According to Peaslee, all the showcases to date were initiated by local agencies that were so pleased with the outcome of a new technology that they were excited and willing to share it. If a manufacturer wants to see its product in a showcase, then it needs to seek out a municipality that wants to use the technology. "Our interest is only in information exchange," Peaslee says. "It is not our place to judge a technology or product. We just provide the format for information distribution."
Measuring Success
By coordinating with industry, local agencies, State DOTs, and the research community, the Product Demonstration Showcase Program provides a proven method for hastening technology implementation and justifying investment in research. Since the first showcase in 1998, local investment in technologies similar to those demonstrated during the first five showcases exceeds $104 million. This figure does not include the investments made by the hosting agency or any Federal, State, or private enterprise, so it truly reflects implementation by local agencies as a direct result of knowledge acquired through a specific showcase.

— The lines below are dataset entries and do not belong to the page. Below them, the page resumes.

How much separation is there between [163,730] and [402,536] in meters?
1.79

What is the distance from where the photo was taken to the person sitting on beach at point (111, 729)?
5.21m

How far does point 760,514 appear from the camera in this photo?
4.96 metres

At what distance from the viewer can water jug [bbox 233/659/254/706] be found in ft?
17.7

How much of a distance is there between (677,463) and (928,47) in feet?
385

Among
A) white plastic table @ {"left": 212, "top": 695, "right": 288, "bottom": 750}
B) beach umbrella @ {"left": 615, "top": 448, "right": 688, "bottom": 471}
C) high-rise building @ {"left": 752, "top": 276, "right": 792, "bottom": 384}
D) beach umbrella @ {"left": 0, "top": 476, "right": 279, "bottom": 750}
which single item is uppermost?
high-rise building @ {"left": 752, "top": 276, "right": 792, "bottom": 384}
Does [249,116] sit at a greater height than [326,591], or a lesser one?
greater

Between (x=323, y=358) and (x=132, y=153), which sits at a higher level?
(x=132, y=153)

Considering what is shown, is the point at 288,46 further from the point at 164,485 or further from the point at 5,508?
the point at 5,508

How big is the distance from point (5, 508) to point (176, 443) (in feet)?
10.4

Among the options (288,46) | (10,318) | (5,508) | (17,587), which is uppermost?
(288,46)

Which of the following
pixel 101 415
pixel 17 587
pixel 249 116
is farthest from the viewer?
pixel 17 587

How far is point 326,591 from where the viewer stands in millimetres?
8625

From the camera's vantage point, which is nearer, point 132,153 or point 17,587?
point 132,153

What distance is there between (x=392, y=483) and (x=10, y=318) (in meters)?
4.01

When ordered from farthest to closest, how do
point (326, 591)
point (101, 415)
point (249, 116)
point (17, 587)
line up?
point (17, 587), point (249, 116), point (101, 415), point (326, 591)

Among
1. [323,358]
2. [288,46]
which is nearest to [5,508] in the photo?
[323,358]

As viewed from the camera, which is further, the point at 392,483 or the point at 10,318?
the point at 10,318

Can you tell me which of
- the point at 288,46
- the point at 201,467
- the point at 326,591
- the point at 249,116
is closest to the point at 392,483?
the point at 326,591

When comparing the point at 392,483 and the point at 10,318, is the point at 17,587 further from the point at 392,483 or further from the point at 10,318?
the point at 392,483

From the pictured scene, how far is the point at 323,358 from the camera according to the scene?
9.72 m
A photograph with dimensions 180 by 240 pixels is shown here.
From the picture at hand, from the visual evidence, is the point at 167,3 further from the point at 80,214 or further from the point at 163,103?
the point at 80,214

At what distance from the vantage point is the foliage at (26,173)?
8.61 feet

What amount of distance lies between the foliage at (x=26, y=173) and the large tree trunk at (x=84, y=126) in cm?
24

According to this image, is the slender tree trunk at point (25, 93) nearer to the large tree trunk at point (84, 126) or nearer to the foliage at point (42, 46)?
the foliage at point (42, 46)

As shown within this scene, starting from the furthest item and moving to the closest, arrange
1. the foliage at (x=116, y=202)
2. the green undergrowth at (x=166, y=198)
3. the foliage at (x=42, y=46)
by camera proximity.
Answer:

Although the first five showcases took place in Florida, the goal is to expand the program nationally. "A small city or county isn't going to send people across the country to attend one of these events," says Peaslee, "so our next phase is to encourage showcases on a regional basis."
Until recently, information about upcoming showcases was available only through LTAP newsletters and word of mouth. But, thanks to a new Web site and partnerships with the American Public Works Association and the National Association of County Engineers, the showcase program now has the capacity to reach a much broader audience.
"With a demonstration, people learn from seeing and doing," says Bill Evans, the LTAP manager with FHWA's Office of Professional Development. "The Florida LTAP center has done a professional job of putting the demonstrations together and creating a credible entity for the distribution of information about new technologies."
John J. Sullivan IV is a contract writer and assistant editor for Public Roads magazine.